Planet of the Apes: The Musical (Music Monday)
He can tap, he can talk, he can talk....I can sinnnnnnnng!
Can we talk about the greatest musical we never got? You know the one - that brilliant snippet from The Simpsons that's been living rent-free in my head since the 90s.
"I hate every ape I see, from chimpan-A to chimpan-Z" might be the greatest lyric ever written for a musical that doesn't exist. It's so perfectly crafted - the wordplay, the built-in rhyme, the pure spite of it all.
The "Dr. Zaius, Dr. Zaius" refrain that's pure Falco-style Euro-pop magic which you’re now singing in your head. It's never leaving. Trust me, I've been humming it for decades now. It’s so darned catchy even the BLUEGRASS version is catchy.
I've spent way too much time thinking about what the rest of this musical would look like. Would there be a big dance number when Taylor realizes he's on Earth? YES.
A villain song for Dr. Zaius about maintaining ape supremacy? YES.
A love song between Cornelius and Zira.
The possibilities are endless.
Let's map this thing out. Act One opens with Taylor and his crew in their spaceship, doing a classic "I Want" song about exploring the galaxy. Maybe call it "Beyond the Stars" or something suitably dramatic. Taylor is completely nihilistic while the others are positive. Then BOOM - crash landing, followed by a chase sequence through the cornfield set to uptempo percussion. Very "One Day More" from Les Mis, but with more screaming apes.
Then we get Nova's introduction - a wordless ballet, obviously. Because she can't speak. Work with what you've got, people.
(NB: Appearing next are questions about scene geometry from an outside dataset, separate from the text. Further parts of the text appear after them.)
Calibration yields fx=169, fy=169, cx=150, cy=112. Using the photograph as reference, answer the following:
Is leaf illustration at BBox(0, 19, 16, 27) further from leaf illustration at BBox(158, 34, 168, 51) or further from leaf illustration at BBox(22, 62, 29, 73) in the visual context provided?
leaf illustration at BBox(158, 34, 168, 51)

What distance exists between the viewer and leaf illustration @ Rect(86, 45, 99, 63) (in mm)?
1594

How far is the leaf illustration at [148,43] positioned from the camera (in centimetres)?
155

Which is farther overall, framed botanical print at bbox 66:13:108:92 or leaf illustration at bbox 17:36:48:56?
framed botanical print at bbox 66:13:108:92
The first act finale has to be the reveal that the apes can talk, building to that "Take your stinking paws off me" moment. Picture it: Taylor strapped to a gurney, spotlight tight on his face, the music building as apes in doctor's coats dance around him with medical instruments, and then BAM - the big reveal followed by a showstopping ensemble number. You just know there'd be a show-stopping number called "Damn Dirty Apes" that would bring down the house every night.
Act Two gets darker. We need a philosophical duet between Taylor and Dr. Zaius about the nature of mankind's downfall. Something in the vein of "Confrontation" from Jekyll & Hyde, but with more monkey suits. The orangutan backup dancers would really sell it.
And don't even get me started on the potential for the "You Maniacs!" finale. Picture it: Taylor on his knees in the sand, the Statue of Liberty looming behind him. The Simpsons nailed this.
The thing is, as ridiculous as it sounds, it could actually work. I mean, if they can make musicals about Spongebob and Spider-Man, why not Planet of the Apes? The source material already has drama, conflict, social commentary - all the stuff great musicals are made of. Is Lin-Manuel Miranda loose and down for a payday?
I'm telling you, if they ever actually made this thing, I'd be camping out for tickets like it's 1977 and Star Wars just opened. Though I suppose in the spirit of the material, it should really open in 3978.